### Given instruction A
Reproduce, word for word, the stretch of the Flink mailing-list thread from "I've spent a" through "I can progress.".
### Given instruction B
In the Flink mailing-list thread, which class does the reply name for consuming the messages from Kafka?

Hello James,
To stream real time data out of the database. You need to spin up a CDC
instance. For example, Debezium[1]. With the CDC engine, it streams out changed
data to Kafka (for example). You can consume the message from Kafka using
FlinkKafkaConsumer.
For history data, it could be considered as a bounded data stream processing
using JDBC connector.
[1]
https://ci.apache.org/projects/flink/flink-docs-release-1.13/docs/connectors/table/formats/debezium/
[2]
https://ci.apache.org/projects/flink/flink-docs-release-1.13/docs/connectors/datastream/jdbc/
Thanks,
Fuyao
From: James Sandys-Lumsdaine
Date: Tuesday, August 10, 2021 at 07:58
To: user@flink.apache.org
Subject: [External] : Questions on reading JDBC data with Flink Streaming API
Hello,
I'm starting a new Flink application to allow my company to perform lots of
reporting. We have an existing legacy system with most the data we need held in
SQL Server databases. We will need to consume data from these databases
initially before starting to consume more data from newly deployed Kafka
streams.
I've spent a lot of time reading the Flink book and web pages but I have some
simple questions and assumptions I hope you can help with so I can progress.
Firstly, I am wanting to use the DataStream API so we can both consume historic
data and also realtime data. I do not think I want to use the DataSet API but I
also don't see the point in using the SQL/Table apis as I would prefer to write
my functions in Java classes. I need to maintain my own state and it seems
DataStream keyed functions are the way to go.
Now I am trying to actually write code against our production databases I need
to be able to read in "streams" of data with SQL queries - there does not
appear to be a JDBC source connector so I think I have to make the JDBC call
myself and then possibly create a DataSource using env.fromElements().
Obviously this is a "bounded" data set but how else am I meant to get historic
data loaded in? In the future I want to include a Kafka stream as well which
will only have a few weeks worth of data so I imagine I will sometimes need to
merge data from a SQL Server/Snowflake database with a live stream from a Kafka
stream. What is the best practice for this as I don't see examples discussing
this.
With retrieving data from a JDBC source, I have also seen some examples using a
StreamingTableEnvironment - am I meant to use this somehow instead to query
data from a JDBC connection into my DataStream functions etc? Again, I want to
write my functions in Java not some Flink SQL. Is it best practice to use a
StreamingTableEnvironment to query JDBC data if I'm only using the DataStream
API?
Thanks in advance - I'm sure I will have plenty more high-level questions like
this.

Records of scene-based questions

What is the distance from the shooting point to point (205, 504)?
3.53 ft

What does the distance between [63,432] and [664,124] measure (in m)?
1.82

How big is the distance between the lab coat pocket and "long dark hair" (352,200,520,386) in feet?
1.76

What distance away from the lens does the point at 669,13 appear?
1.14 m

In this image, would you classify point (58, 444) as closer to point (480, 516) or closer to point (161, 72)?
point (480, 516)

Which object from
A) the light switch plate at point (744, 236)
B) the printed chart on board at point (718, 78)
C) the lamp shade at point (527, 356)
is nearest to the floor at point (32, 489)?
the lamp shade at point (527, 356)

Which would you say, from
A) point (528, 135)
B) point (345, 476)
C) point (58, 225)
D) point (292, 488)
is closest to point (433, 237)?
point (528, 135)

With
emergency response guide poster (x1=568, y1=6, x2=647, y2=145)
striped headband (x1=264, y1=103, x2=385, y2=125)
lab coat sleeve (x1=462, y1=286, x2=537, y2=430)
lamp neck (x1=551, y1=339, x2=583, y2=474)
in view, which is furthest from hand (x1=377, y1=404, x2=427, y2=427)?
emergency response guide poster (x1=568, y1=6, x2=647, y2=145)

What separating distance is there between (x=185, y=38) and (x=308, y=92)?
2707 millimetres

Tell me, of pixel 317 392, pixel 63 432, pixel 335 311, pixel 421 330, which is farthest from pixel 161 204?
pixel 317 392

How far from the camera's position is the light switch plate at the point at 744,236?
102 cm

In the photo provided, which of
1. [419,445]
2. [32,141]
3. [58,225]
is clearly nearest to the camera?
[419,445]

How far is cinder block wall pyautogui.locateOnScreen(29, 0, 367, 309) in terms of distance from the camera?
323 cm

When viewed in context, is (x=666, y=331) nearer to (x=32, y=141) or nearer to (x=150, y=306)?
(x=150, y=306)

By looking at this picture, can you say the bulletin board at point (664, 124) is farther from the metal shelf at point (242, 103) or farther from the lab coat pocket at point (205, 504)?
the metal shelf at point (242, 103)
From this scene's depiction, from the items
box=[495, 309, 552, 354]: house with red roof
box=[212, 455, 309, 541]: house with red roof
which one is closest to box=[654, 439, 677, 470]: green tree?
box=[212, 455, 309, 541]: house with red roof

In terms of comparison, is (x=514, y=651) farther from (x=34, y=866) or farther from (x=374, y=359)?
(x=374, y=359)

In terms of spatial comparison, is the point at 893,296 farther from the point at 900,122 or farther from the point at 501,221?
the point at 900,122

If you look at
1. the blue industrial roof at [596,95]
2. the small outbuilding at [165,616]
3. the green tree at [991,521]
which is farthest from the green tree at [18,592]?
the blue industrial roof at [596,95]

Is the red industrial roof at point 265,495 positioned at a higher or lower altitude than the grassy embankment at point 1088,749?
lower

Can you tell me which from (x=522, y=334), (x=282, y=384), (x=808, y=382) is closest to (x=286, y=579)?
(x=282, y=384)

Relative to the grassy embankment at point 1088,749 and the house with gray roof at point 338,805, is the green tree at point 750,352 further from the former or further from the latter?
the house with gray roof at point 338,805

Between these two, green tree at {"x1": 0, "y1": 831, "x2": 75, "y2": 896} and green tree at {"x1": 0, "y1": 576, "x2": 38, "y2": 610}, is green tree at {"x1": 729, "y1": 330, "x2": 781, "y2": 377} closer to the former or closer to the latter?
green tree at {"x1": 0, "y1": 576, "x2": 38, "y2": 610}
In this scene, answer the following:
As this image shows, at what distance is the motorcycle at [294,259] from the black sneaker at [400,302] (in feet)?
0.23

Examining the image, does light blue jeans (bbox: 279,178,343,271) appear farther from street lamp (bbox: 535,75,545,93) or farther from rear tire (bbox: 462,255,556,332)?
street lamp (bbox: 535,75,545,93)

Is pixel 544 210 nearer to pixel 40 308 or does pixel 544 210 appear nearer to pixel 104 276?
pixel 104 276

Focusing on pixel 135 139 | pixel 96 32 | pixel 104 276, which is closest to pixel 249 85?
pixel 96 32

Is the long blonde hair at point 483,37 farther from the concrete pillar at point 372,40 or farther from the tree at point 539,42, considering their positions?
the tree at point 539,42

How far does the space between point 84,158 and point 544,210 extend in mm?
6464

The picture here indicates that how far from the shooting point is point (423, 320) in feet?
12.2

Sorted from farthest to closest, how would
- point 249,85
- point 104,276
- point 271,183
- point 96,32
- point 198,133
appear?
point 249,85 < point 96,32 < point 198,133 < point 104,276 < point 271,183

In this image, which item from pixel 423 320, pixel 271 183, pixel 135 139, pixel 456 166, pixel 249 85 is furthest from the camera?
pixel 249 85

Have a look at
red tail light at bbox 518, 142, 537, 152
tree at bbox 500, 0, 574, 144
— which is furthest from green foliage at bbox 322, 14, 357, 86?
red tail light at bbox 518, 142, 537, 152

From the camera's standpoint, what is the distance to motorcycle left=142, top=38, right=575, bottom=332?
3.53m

### Correct result A
I've spent a lot of time reading the Flink book and web pages but I have some
simple questions and assumptions I hope you can help with so I can progress.

### Correct result B
FlinkKafkaConsumer